▶ _TESTO_
ROUBAIX, UNE LUMIERE di ARNAUD DESPLECHIN: la recensione di Maria Vittoria Battaglia

Thriller incompiuto che mette a nudo l’umanità dei criminali di una Francia desolata

Esce il 1 ottobre, distribuito da No.Mad Entertainment, ROUBAIX, UNE LUMIÈRE, film di Arnaud Desplechin in Concorso a Cannes 2019 e presentato in anteprima ai RENDEZ-VOUS di Roma. Il film è stato designato Film della Critica dal Sindacato Nazionale Critici Cinematografici Italiani – SNCCI con la seguente motivazione:

“Un commissario esperto e compassionevole. Due donne amanti e forse assassine. Una città, Roubaix, estremo nord della Francia, terra desolata e impoverita, filmata con toni lividi e notturni. Un polar dai tanti rimandi cinefili (Hitchcock, Melville, Pialat), mosso però da un sentimento di pietà verso vittime e carnefici, quasi sconsolato nell’attestare i vari tentativi della ragione di rendere comprensibile il caos della realtà”.

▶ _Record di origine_
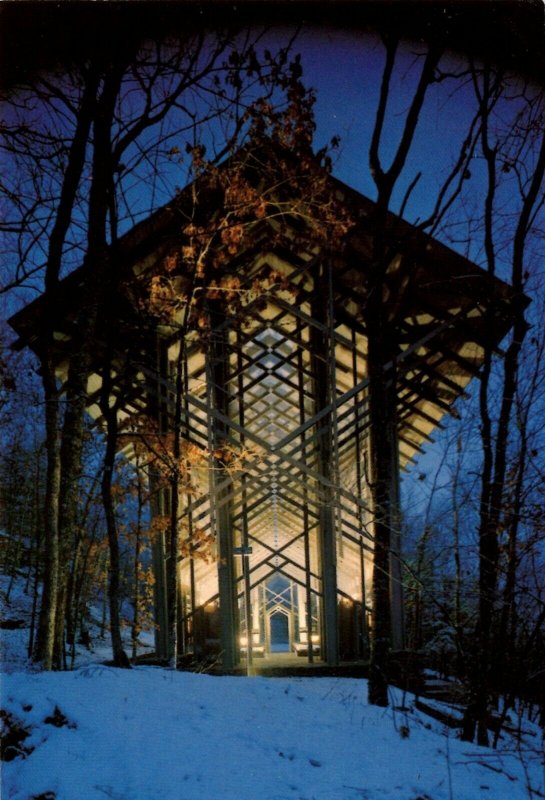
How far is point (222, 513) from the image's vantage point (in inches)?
421

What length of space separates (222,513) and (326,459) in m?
2.52

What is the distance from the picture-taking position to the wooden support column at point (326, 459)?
32.9 feet

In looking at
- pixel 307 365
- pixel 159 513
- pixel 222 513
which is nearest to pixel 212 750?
pixel 222 513

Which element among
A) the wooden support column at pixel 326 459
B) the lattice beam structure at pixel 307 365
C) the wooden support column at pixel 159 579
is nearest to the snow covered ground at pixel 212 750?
the lattice beam structure at pixel 307 365

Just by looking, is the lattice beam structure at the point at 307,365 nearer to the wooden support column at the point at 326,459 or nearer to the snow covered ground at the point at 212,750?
the wooden support column at the point at 326,459

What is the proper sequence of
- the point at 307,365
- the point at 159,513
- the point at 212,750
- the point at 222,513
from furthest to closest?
the point at 307,365
the point at 159,513
the point at 222,513
the point at 212,750

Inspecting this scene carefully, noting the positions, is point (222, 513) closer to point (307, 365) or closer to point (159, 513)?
point (159, 513)

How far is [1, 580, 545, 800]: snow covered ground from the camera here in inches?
134

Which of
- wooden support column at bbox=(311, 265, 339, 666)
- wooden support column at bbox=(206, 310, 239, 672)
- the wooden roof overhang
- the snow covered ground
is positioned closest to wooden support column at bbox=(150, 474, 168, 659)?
wooden support column at bbox=(206, 310, 239, 672)

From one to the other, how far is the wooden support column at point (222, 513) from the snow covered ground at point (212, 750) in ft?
15.0

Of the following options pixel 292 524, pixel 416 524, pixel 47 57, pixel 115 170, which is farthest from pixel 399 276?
pixel 292 524

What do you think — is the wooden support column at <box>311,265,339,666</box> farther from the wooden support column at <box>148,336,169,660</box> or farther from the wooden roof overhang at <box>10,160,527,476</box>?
the wooden support column at <box>148,336,169,660</box>

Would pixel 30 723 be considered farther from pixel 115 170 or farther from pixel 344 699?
pixel 115 170

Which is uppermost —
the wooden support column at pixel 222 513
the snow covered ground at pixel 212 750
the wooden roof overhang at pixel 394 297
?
the wooden roof overhang at pixel 394 297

▶ _CONSEGNA_
Nella motivazione riportata dalla recensione, elenca i nomi indicati tra parentesi come "rimandi cinefili" del film. Per rispondere, basati soltanto sul testo.

▶ _ESERCIZIO SVOLTO_
Hitchcock, Melville, Pialat.